(Saved entries)
BEGIN

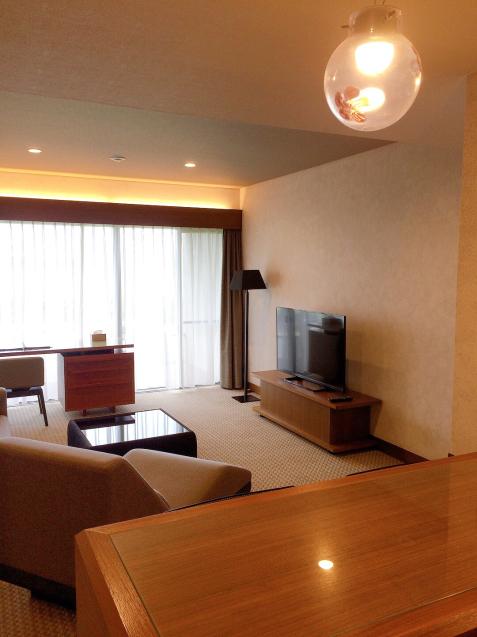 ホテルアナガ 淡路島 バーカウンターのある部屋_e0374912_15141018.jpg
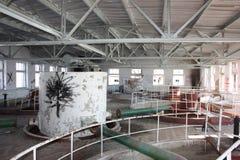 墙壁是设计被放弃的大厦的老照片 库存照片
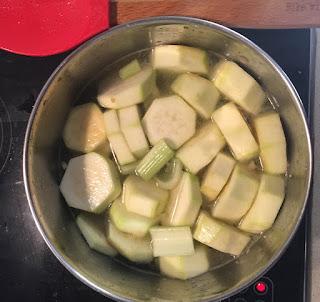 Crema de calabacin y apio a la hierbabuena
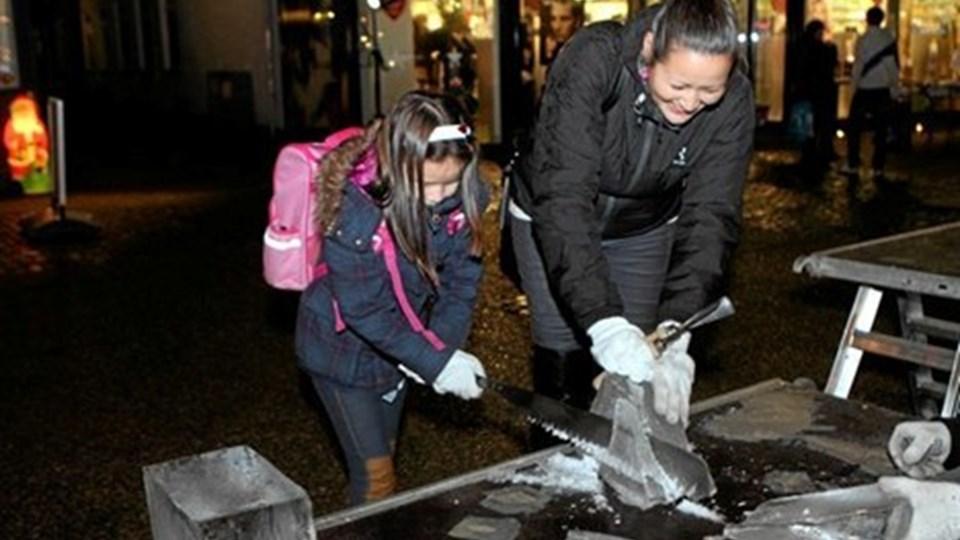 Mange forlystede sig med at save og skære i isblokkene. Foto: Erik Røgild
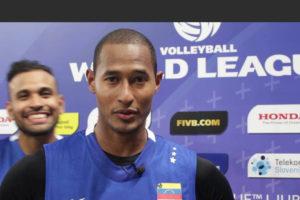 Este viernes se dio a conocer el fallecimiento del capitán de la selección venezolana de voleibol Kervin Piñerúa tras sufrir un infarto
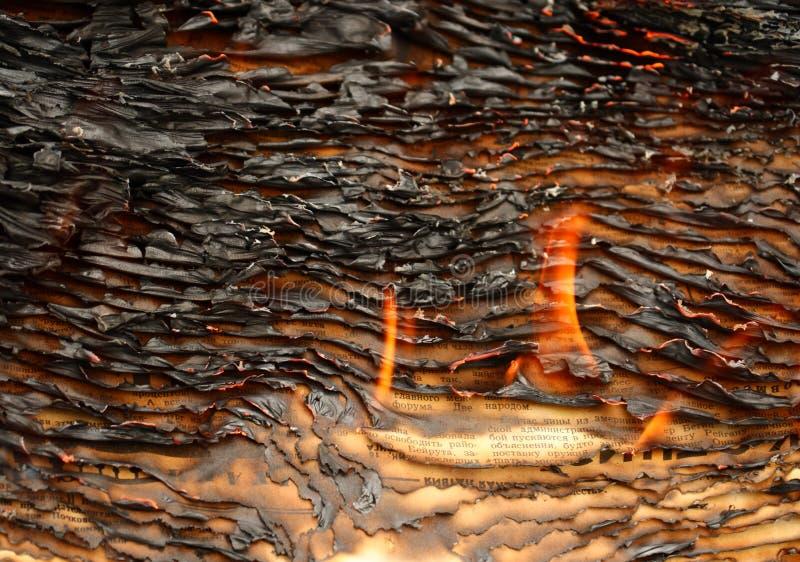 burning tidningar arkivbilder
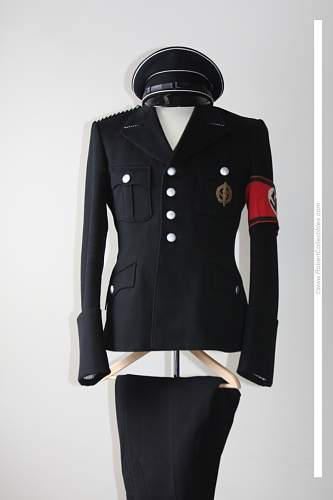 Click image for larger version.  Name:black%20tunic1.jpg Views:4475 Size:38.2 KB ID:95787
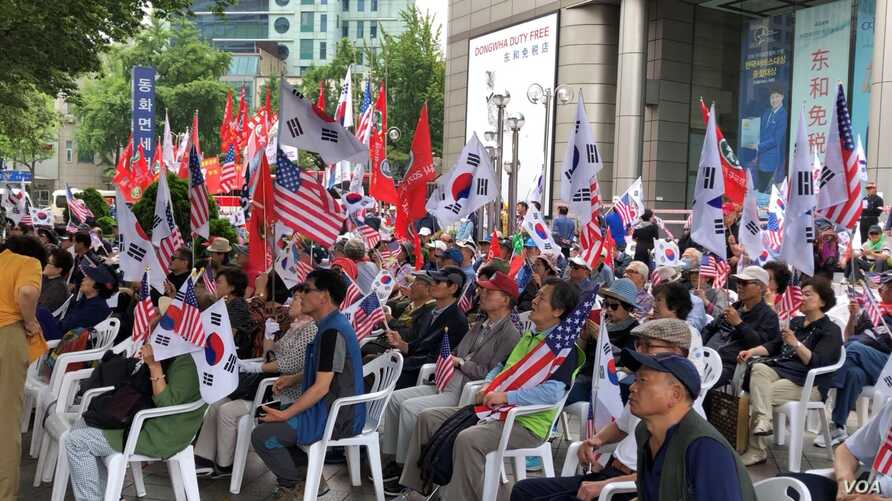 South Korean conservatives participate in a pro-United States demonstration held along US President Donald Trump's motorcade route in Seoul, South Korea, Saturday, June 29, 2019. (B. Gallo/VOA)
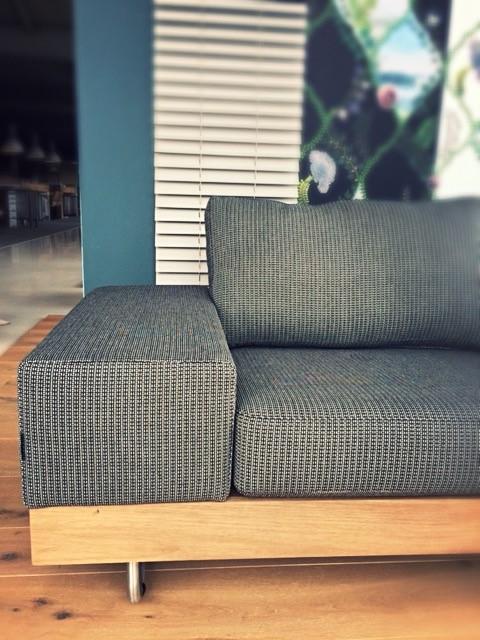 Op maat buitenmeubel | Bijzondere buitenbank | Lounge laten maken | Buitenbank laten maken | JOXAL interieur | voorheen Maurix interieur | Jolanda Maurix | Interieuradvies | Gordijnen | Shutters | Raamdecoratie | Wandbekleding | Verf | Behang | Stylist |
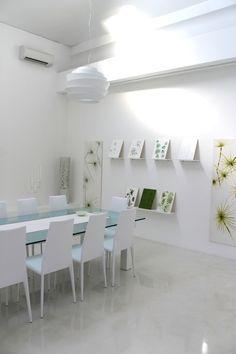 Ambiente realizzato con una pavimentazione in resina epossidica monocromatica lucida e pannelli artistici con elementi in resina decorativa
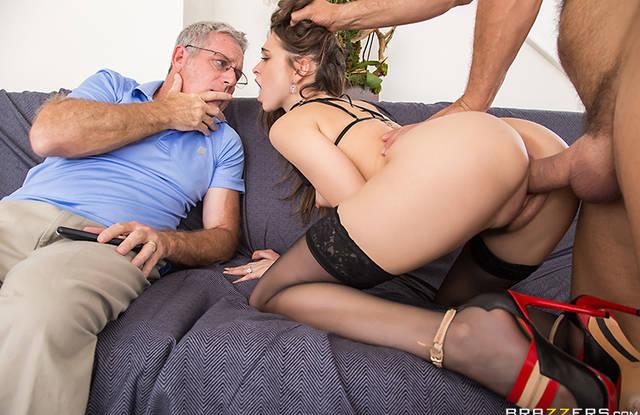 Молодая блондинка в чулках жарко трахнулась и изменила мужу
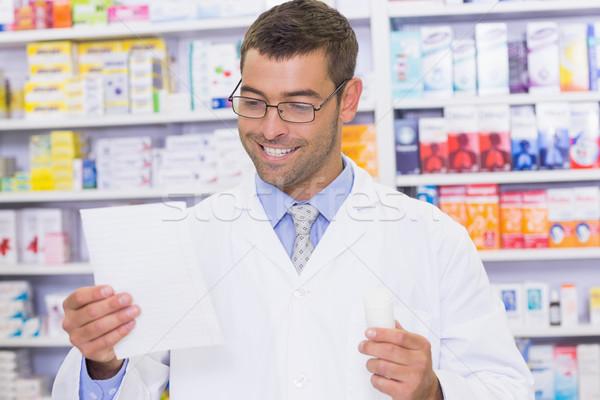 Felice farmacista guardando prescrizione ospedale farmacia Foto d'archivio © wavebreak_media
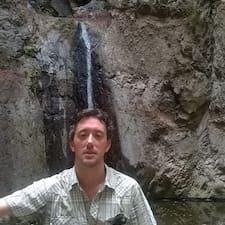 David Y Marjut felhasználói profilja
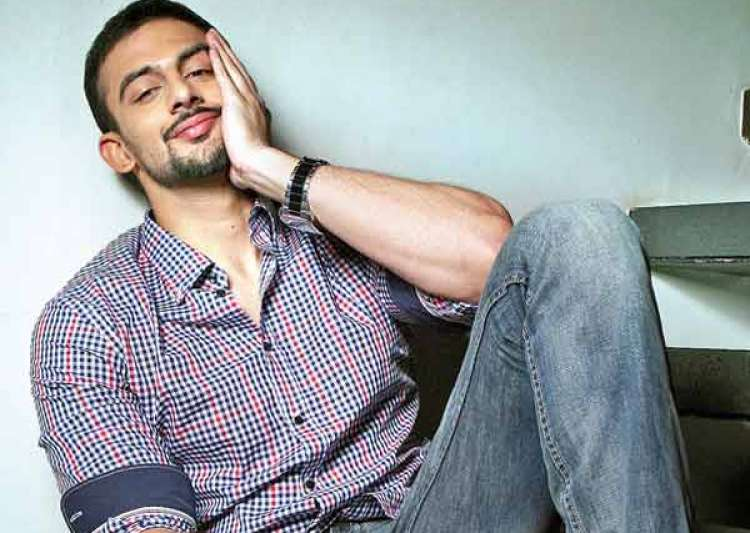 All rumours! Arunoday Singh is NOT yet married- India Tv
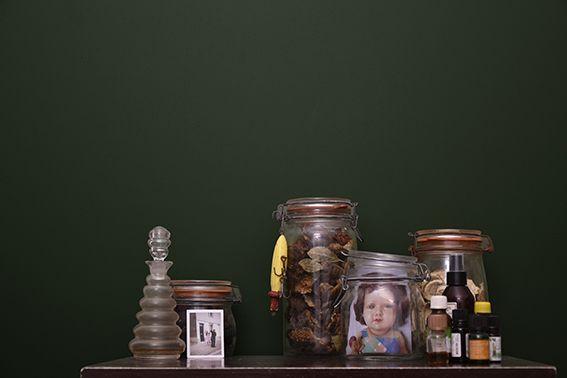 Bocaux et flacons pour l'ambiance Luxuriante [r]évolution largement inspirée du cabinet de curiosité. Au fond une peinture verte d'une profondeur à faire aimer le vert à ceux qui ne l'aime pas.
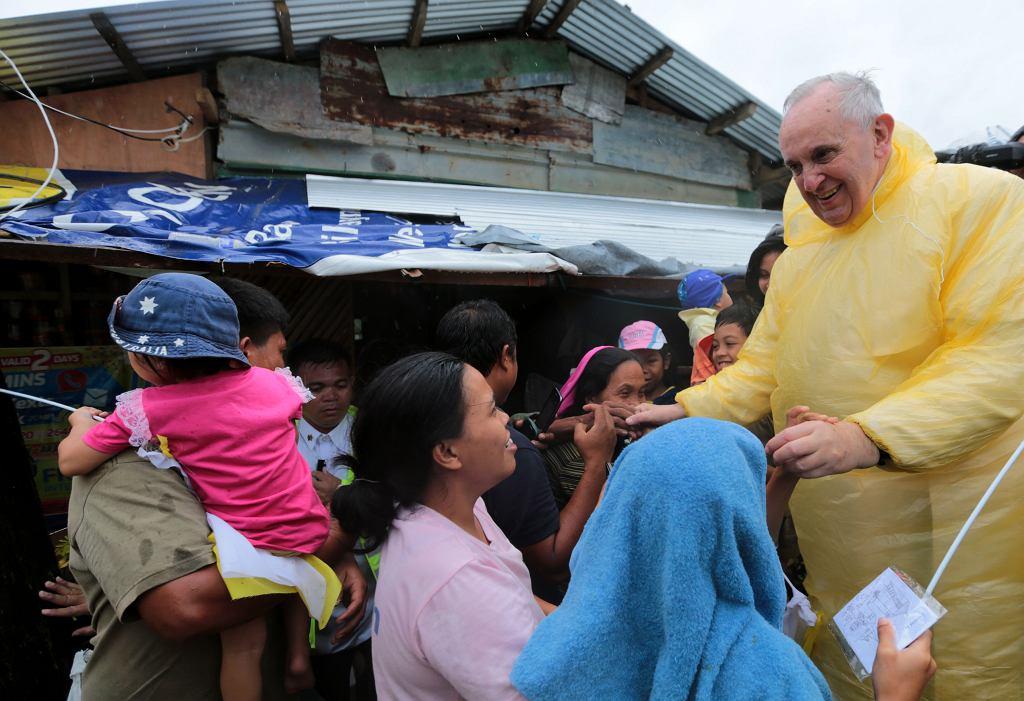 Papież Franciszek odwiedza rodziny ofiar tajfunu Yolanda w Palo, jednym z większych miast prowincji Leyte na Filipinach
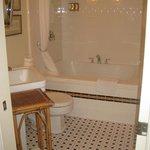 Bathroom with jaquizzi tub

END

What is required
The response should be the lines from the one containing "Papież Franciszek odwiedza" through the final line of the records, reproduced exactly and with every picture left out.

Your solution
 Papież Franciszek odwiedza rodziny ofiar tajfunu Yolanda w Palo, jednym z większych miast prowincji Leyte na Filipinach
 Bathroom with jaquizzi tub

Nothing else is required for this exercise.